• EXERCISE DETAILS:
May I please have every record restated word for word, with the images left out?

(Saved entries)

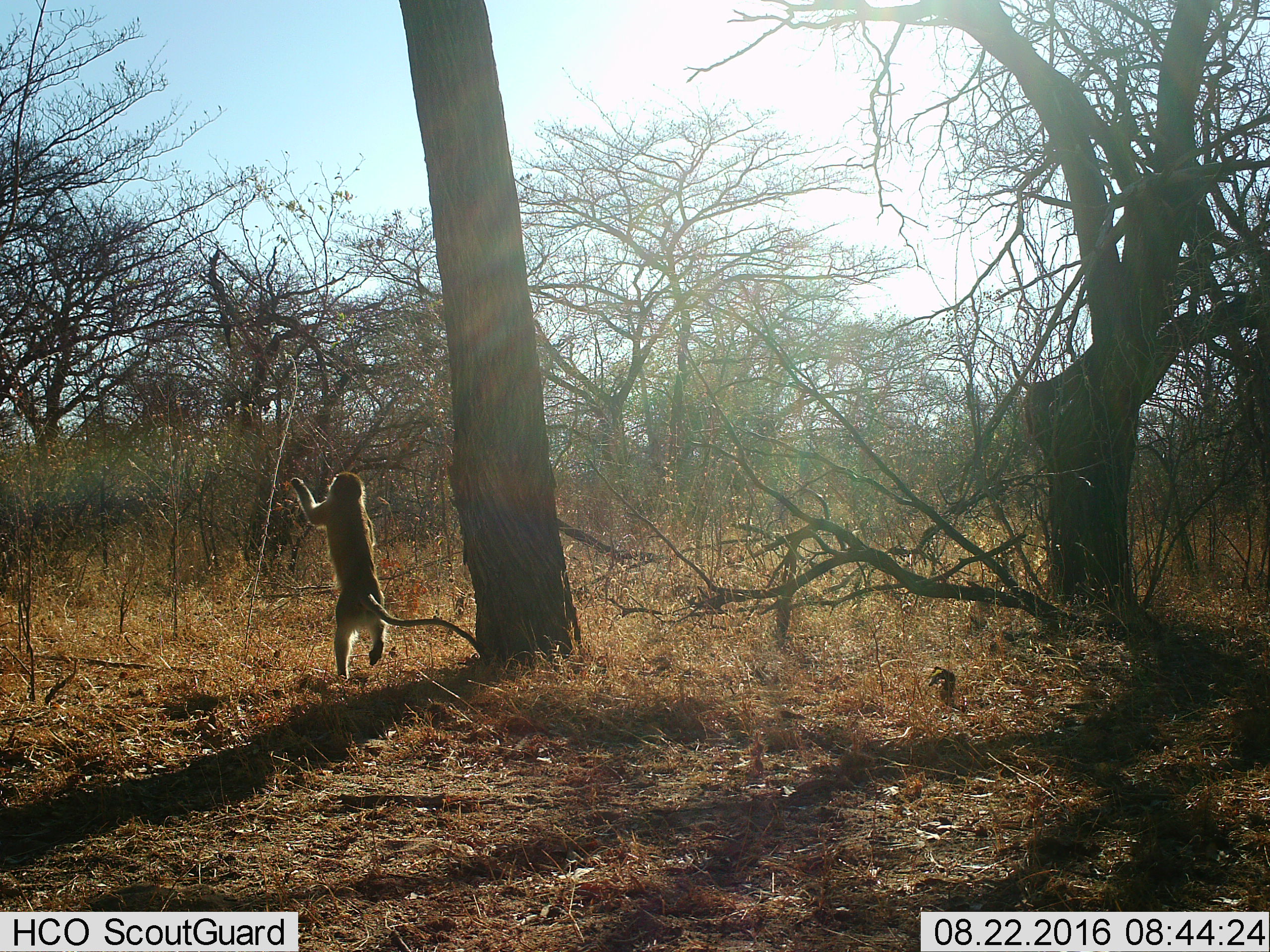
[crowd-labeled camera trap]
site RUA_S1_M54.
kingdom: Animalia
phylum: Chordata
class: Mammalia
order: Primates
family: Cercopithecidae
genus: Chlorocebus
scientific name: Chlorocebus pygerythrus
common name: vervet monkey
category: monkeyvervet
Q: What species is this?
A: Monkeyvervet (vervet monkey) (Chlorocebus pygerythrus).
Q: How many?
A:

• SOLUTION:
[crowd-labeled camera trap]
site RUA_S1_M54.
kingdom: Animalia
phylum: Chordata
class: Mammalia
order: Primates
family: Cercopithecidae
genus: Chlorocebus
scientific name: Chlorocebus pygerythrus
common name: vervet monkey
category: monkeyvervet
Q: What species is this?
A: Monkeyvervet (vervet monkey) (Chlorocebus pygerythrus).
Q: How many?
A:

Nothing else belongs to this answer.